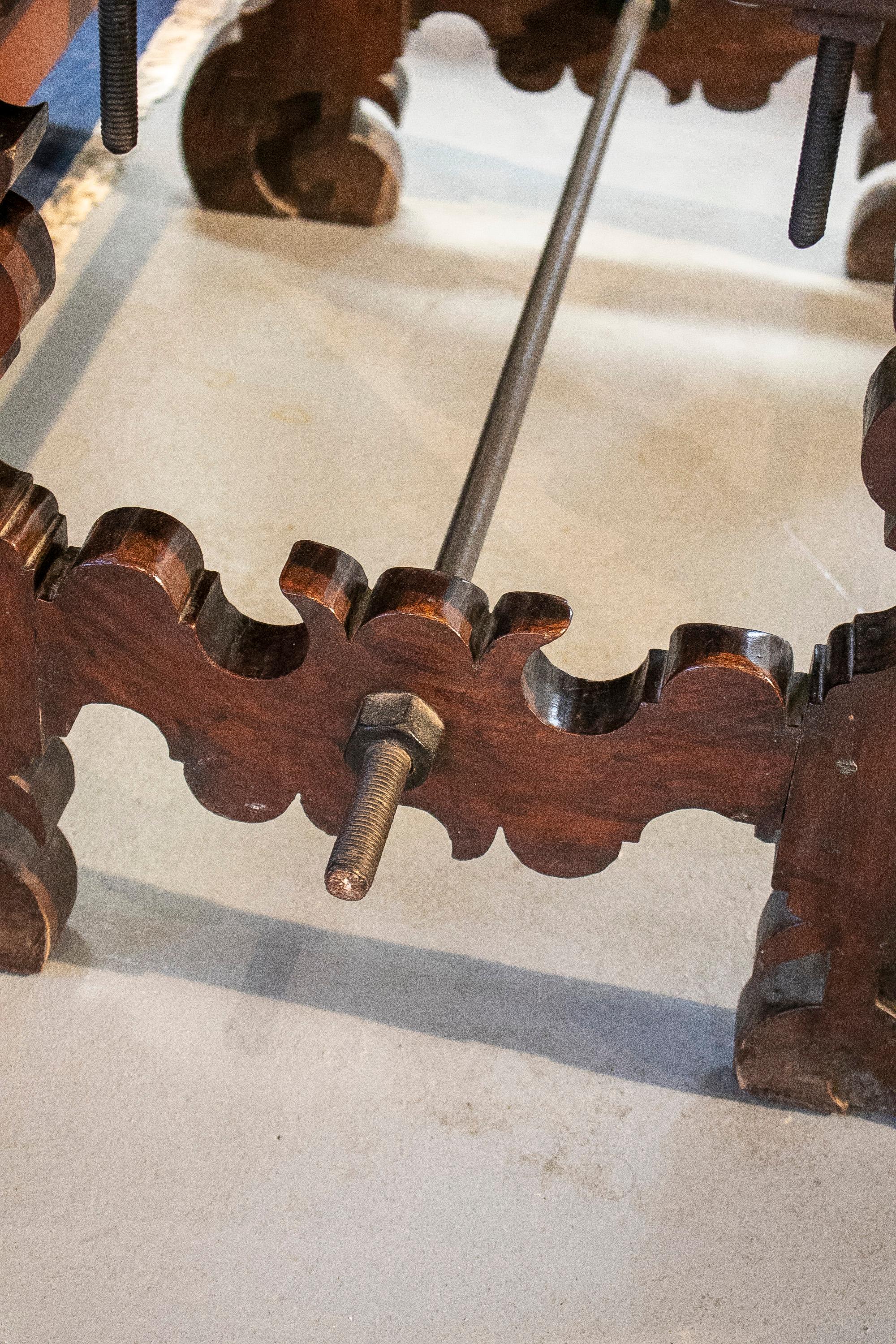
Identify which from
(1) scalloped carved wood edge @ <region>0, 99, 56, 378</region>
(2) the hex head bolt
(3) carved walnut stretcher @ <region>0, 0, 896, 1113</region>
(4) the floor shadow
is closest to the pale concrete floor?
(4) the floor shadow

#### To be done
Swap "walnut" for "oak" in the items above and leave every other word as it is. Leave the pictures out when you write the items again.

#### The response
Identify which from
(1) scalloped carved wood edge @ <region>0, 99, 56, 378</region>
(2) the hex head bolt
(3) carved oak stretcher @ <region>0, 0, 896, 1113</region>
(4) the floor shadow
is closest to the pale concrete floor?
(4) the floor shadow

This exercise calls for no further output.